• [The task] Repeat exactly the lines below from the line that contains "Used 2023 Audi Q5 40 Premium Quattro SUV" to the last line, inclusive, without the pictures.

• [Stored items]

=-=-=

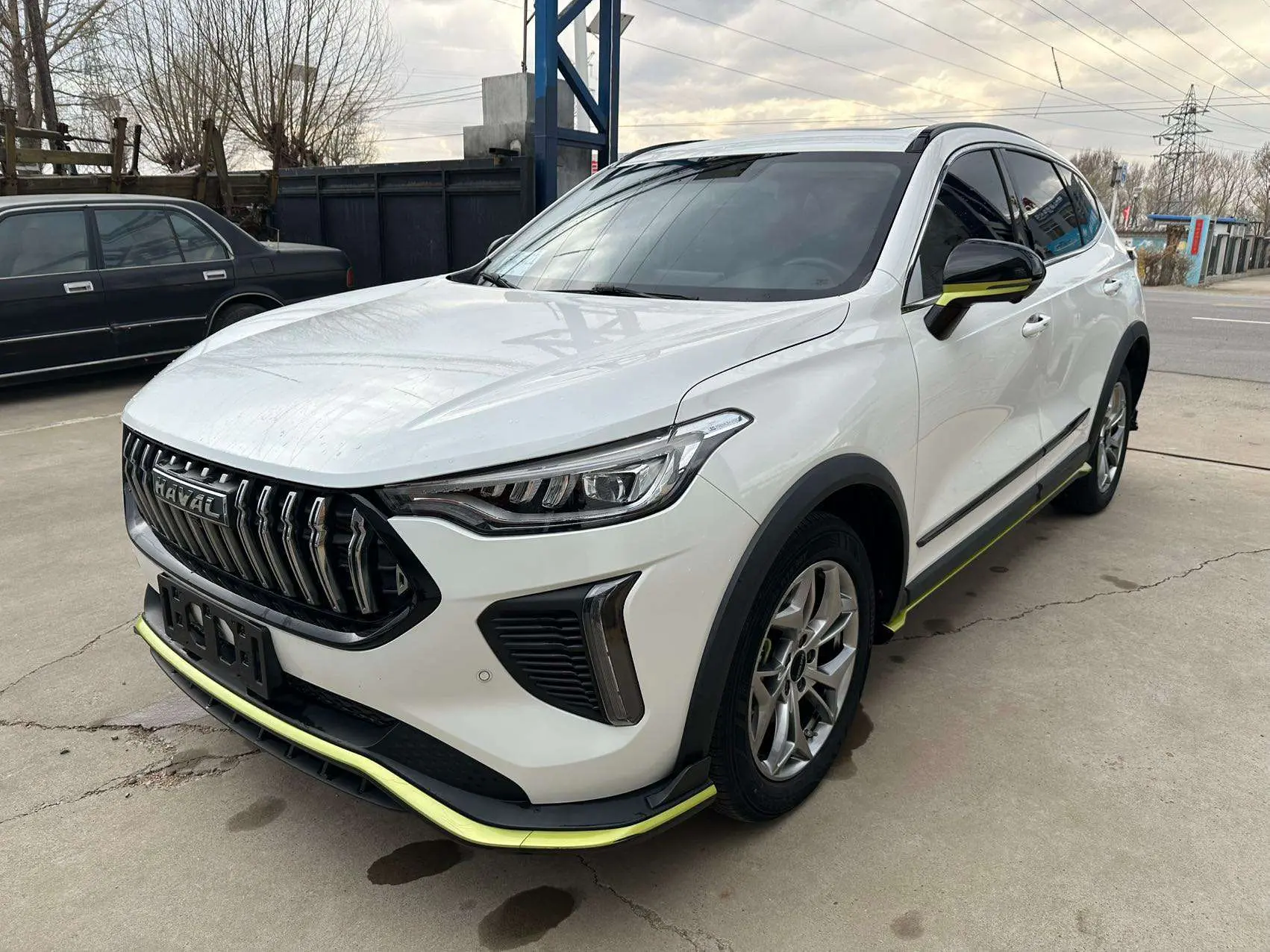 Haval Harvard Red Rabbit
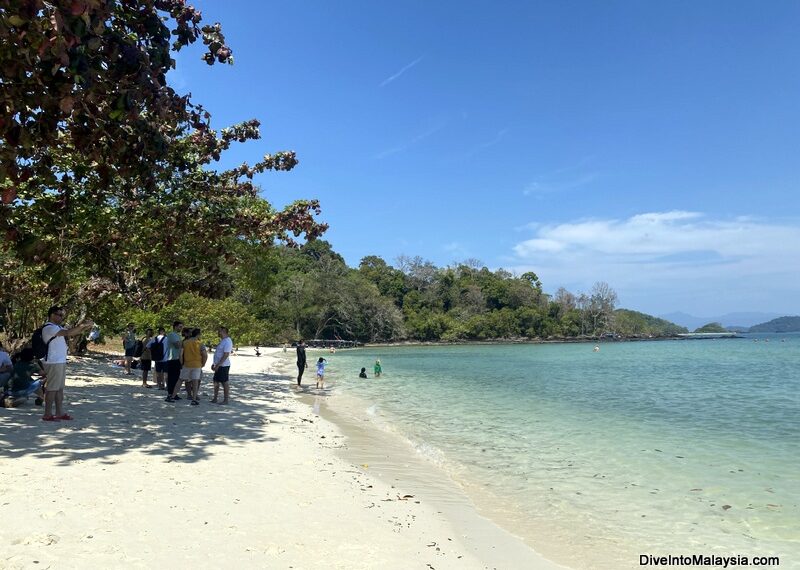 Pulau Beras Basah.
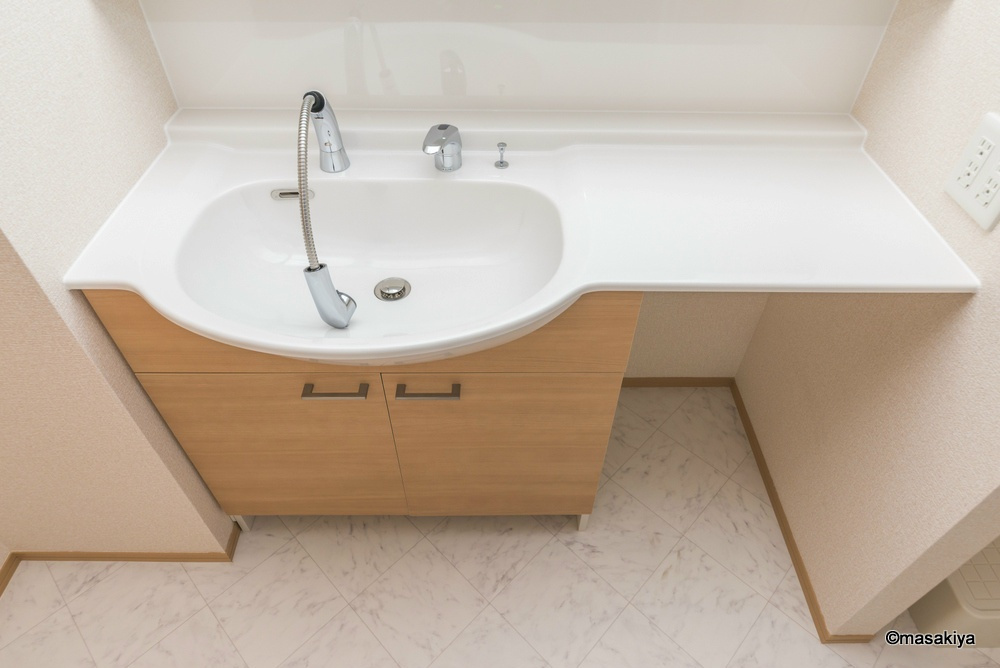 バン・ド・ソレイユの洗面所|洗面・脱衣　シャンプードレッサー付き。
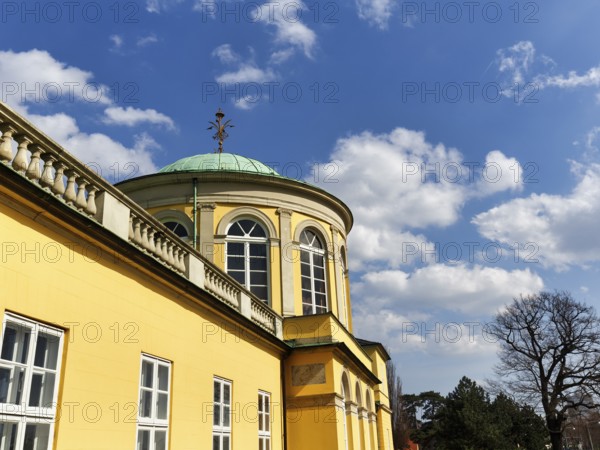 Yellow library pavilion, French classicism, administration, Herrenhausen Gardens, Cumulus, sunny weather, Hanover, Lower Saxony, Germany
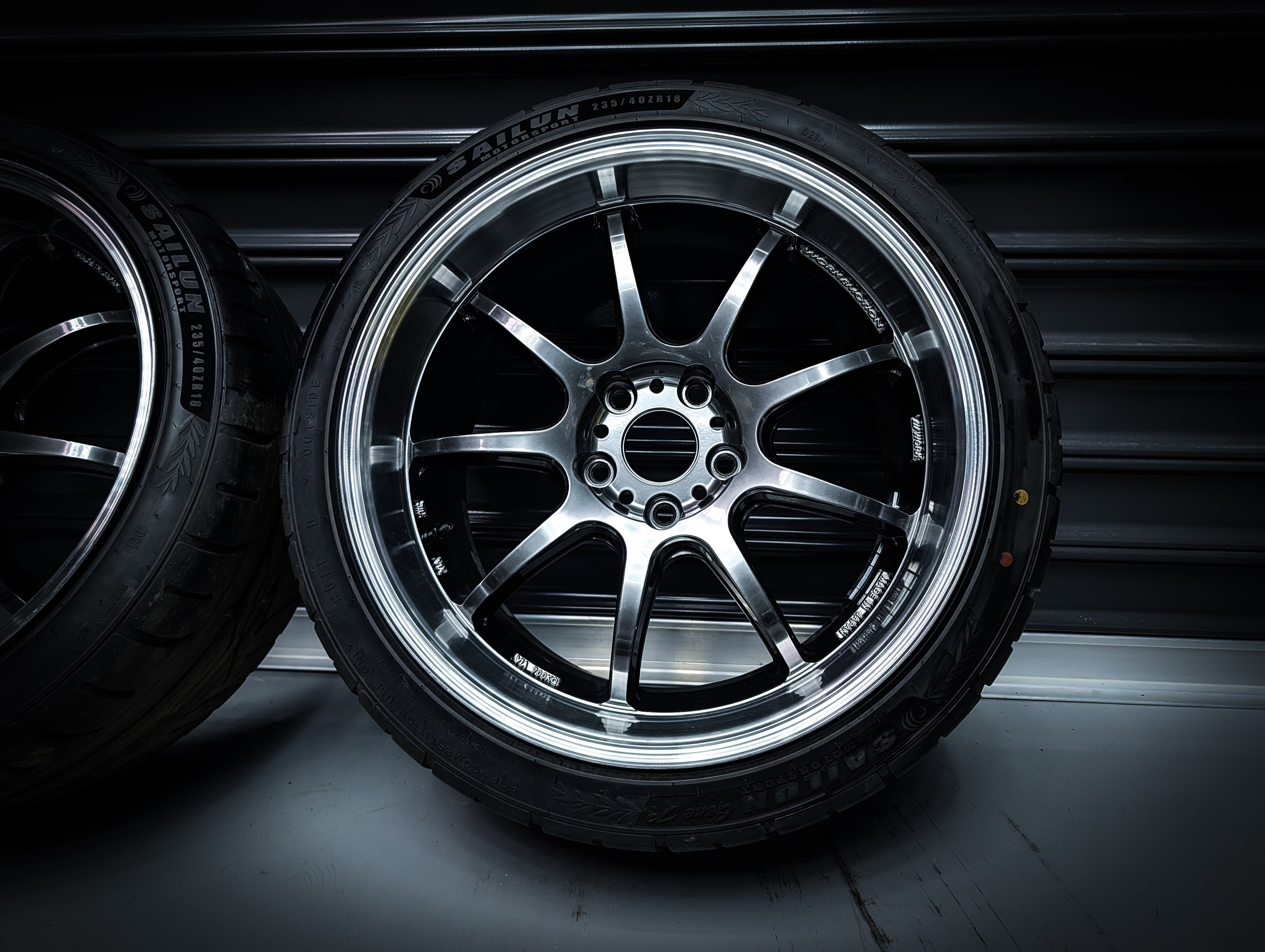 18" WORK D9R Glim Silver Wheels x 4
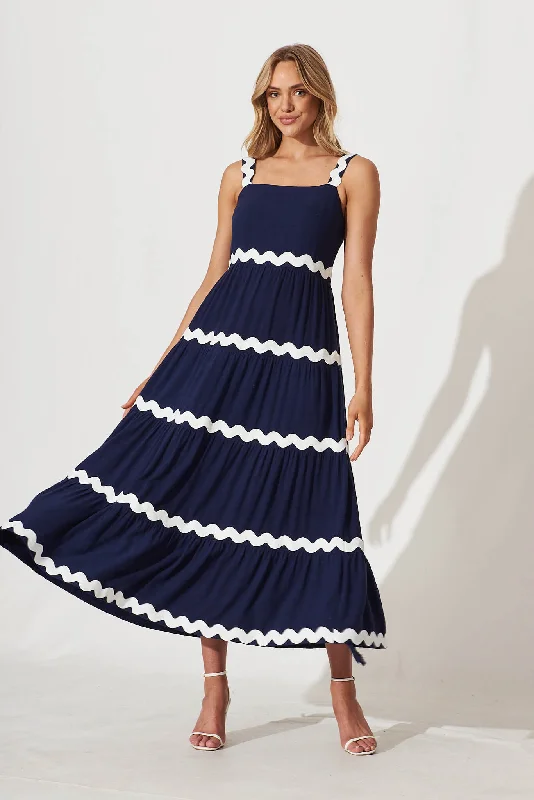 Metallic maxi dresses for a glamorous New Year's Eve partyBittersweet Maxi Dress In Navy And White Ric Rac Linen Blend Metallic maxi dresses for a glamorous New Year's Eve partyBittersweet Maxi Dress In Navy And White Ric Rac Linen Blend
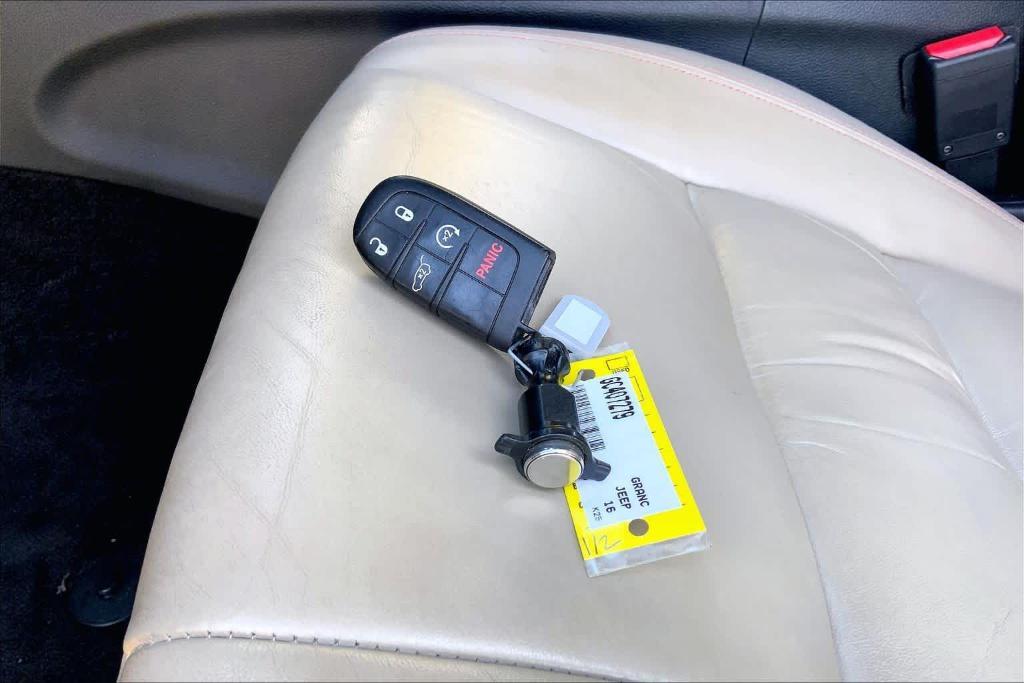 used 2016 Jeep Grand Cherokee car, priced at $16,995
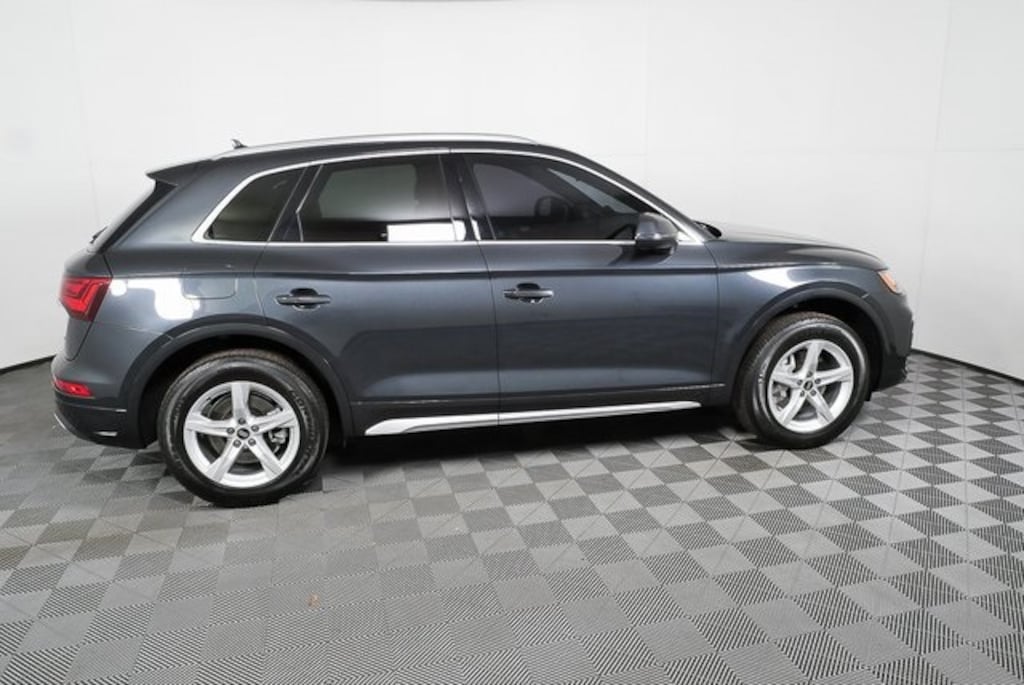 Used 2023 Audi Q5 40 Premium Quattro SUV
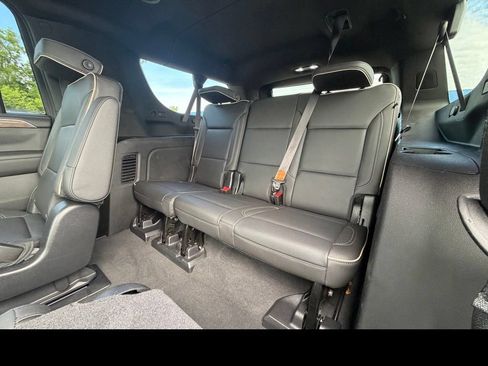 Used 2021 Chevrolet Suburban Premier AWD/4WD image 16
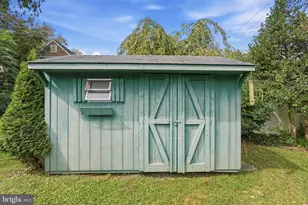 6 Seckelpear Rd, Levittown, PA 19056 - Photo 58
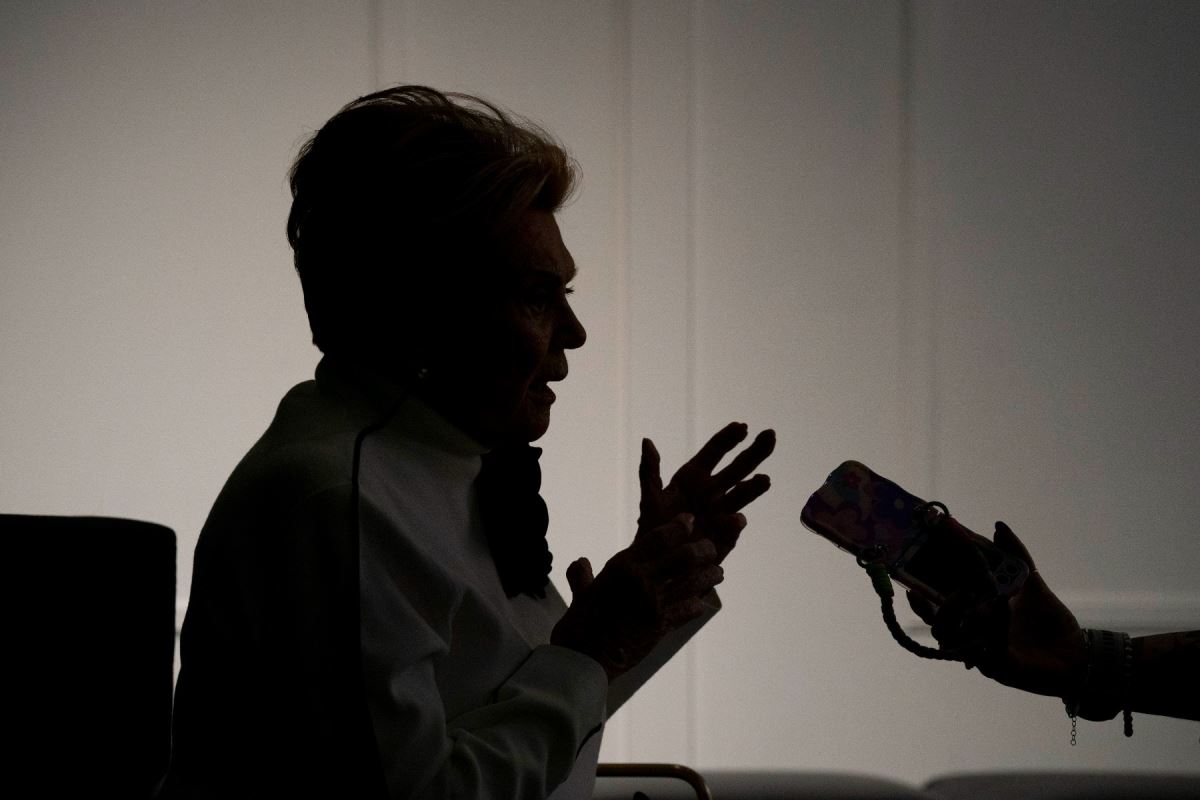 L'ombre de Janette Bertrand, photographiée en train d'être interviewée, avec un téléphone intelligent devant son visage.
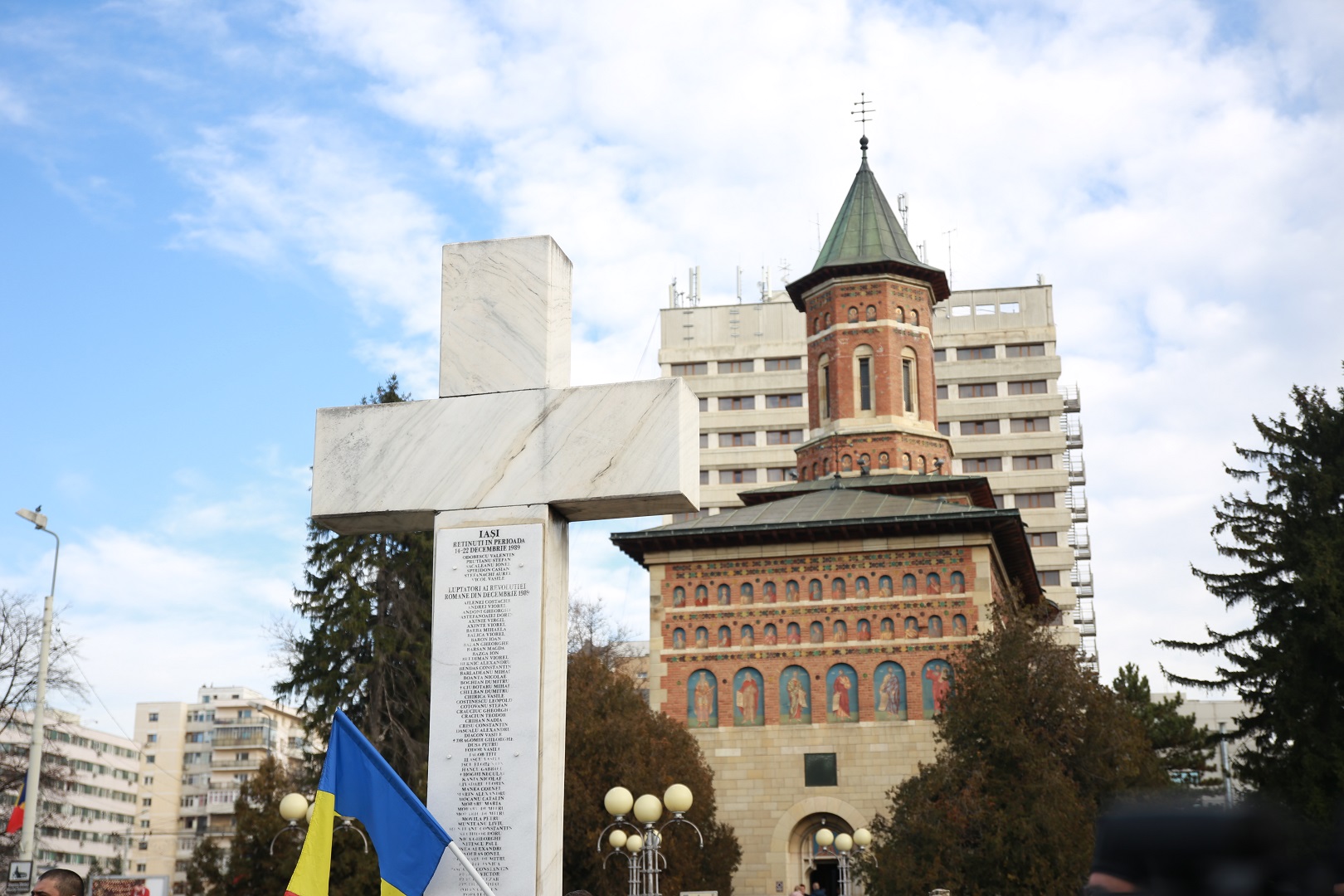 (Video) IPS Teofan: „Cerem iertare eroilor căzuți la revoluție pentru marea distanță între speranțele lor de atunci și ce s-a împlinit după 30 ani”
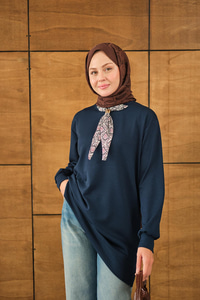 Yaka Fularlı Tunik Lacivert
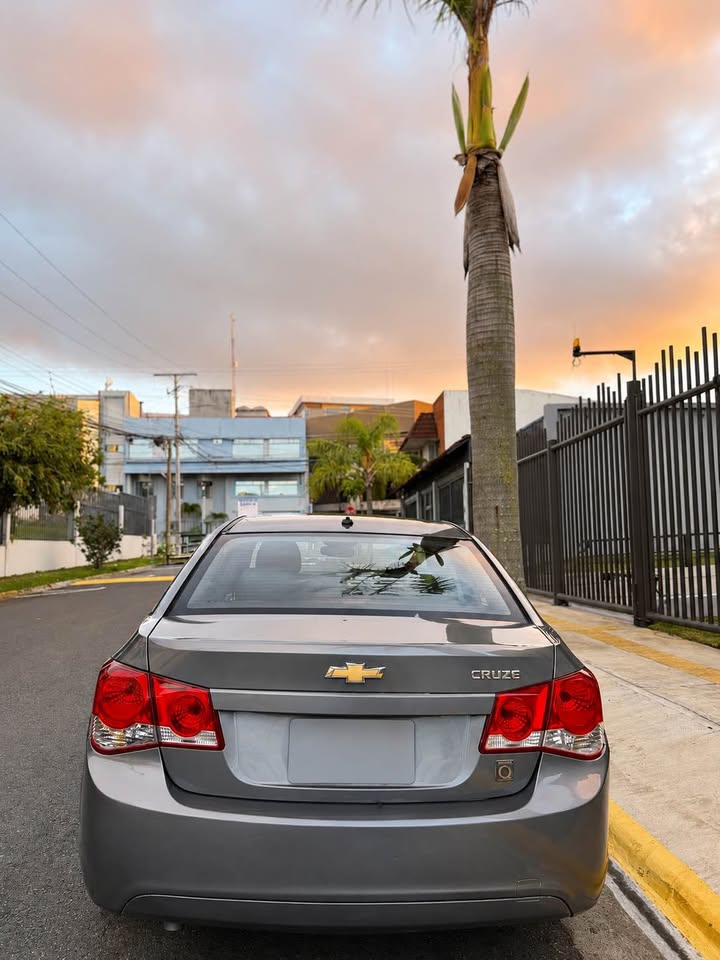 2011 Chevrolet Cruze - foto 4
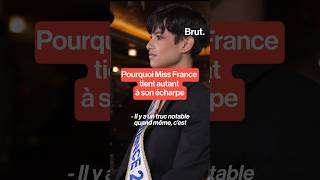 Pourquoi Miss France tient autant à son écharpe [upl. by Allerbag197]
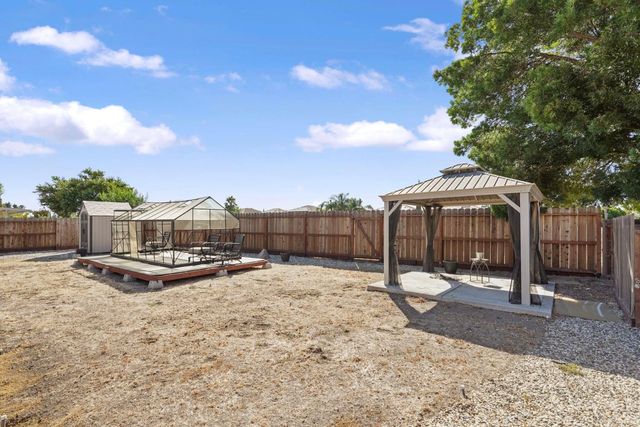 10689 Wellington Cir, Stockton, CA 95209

=-=-=

• [Task answer]
 Used 2023 Audi Q5 40 Premium Quattro SUV
 Used 2021 Chevrolet Suburban Premier AWD/4WD image 16
 6 Seckelpear Rd, Levittown, PA 19056 - Photo 58
 L'ombre de Janette Bertrand, photographiée en train d'être interviewée, avec un téléphone intelligent devant son visage.
 (Video) IPS Teofan: „Cerem iertare eroilor căzuți la revoluție pentru marea distanță între speranțele lor de atunci și ce s-a împlinit după 30 ani”
 Yaka Fularlı Tunik Lacivert
 2011 Chevrolet Cruze - foto 4
 Pourquoi Miss France tient autant à son écharpe [upl. by Allerbag197]
 10689 Wellington Cir, Stockton, CA 95209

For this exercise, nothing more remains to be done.